**Objective 1**
In the commentary on Ron Paul and winning the presidency, what is the title of the new book that the excerpt comes from?
**Objective 2**
Write out the commentary on Ron Paul and winning the presidency, starting with "First, this is" and going on through "campaigning?  This is absurdity.".

**Passage to read**

- - - -

Ron Paul and Winning the Presidency

There was an article posted on LewRockwell.com by Allan Stevo.  Actually, it is an excerpt out of a new book called How to Win America for Ron Paul and the Cause of Freedom in 2012.  The author is obviously a huge Ron Paul supporter and is a big supporter of liberty.  From that, I don’t want to step on his toes and make an enemy out of someone who shares a similar philosophical outlook.  However, I do respectfully disagree with much of what he has said.

Stevo starts out (in this excerpt) by trying to motivate Ron Paul supporters.  He does it in an over-the-top way.  He says, “Working half-heartedly or ineffectively in these times that so matter is simply not enough, because victory is so close for a candidate who is so threatening to the forces that oppose freedom.”

The author goes on to say that “Simply sharing links of Facebook and getting into online debates will do little to make Ron Paul president”.  He is saying that Ron Paul supporters need to branch outside of the internet to be effective.  Perhaps he is partially correct here.

Then he really goes over-the-top.  He says that if you are staying online or just waving signs, then those actions are entirely ineffective in winning a campaign.  He says, “Do them and you are just as bad as any neo-con – because you have a chance to effectively fight for liberty, yet you do nothing.”  A few sentences later, Stevo writes, “In fact, I’d say you’re even worse than a neo-con, because a neo-con doesn’t get it.”

First, this is completely insulting.  I understand he is trying to motivate people, but you don’t do it by throwing insults.  They are ridiculous insults too.  If someone is open-minded enough to come around to Ron Paul’s viewpoints, you are going to say he is the villain just because he doesn’t do everything you say he should do in campaigning?  This is absurdity.

- - - -

**Source material**
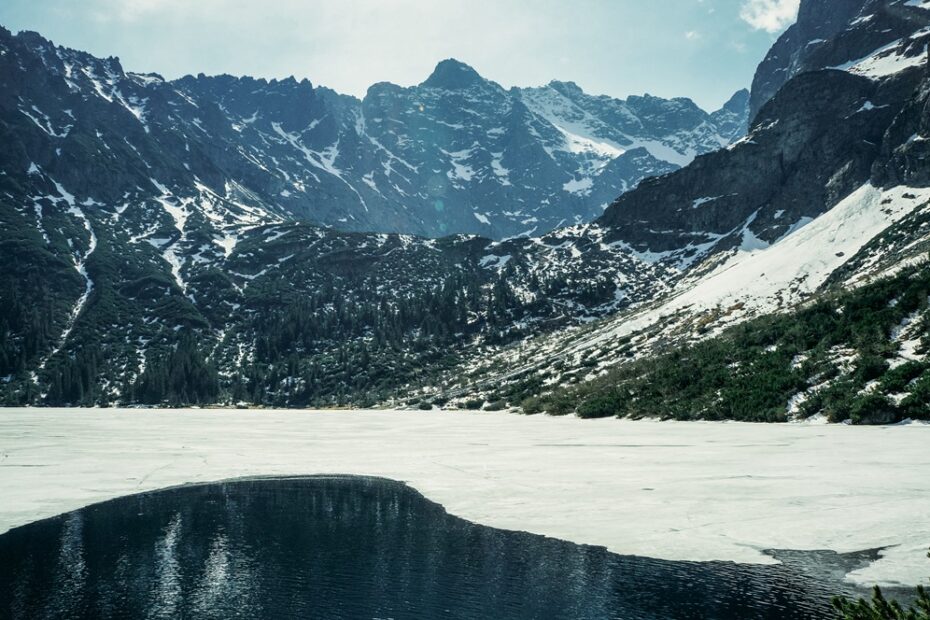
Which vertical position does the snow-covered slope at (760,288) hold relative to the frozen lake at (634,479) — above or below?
above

- - - -

**Exercise result 1**
How to Win America for Ron Paul and the Cause of Freedom in 2012

**Exercise result 2**
First, this is completely insulting.  I understand he is trying to motivate people, but you don’t do it by throwing insults.  They are ridiculous insults too.  If someone is open-minded enough to come around to Ron Paul’s viewpoints, you are going to say he is the villain just because he doesn’t do everything you say he should do in campaigning?  This is absurdity.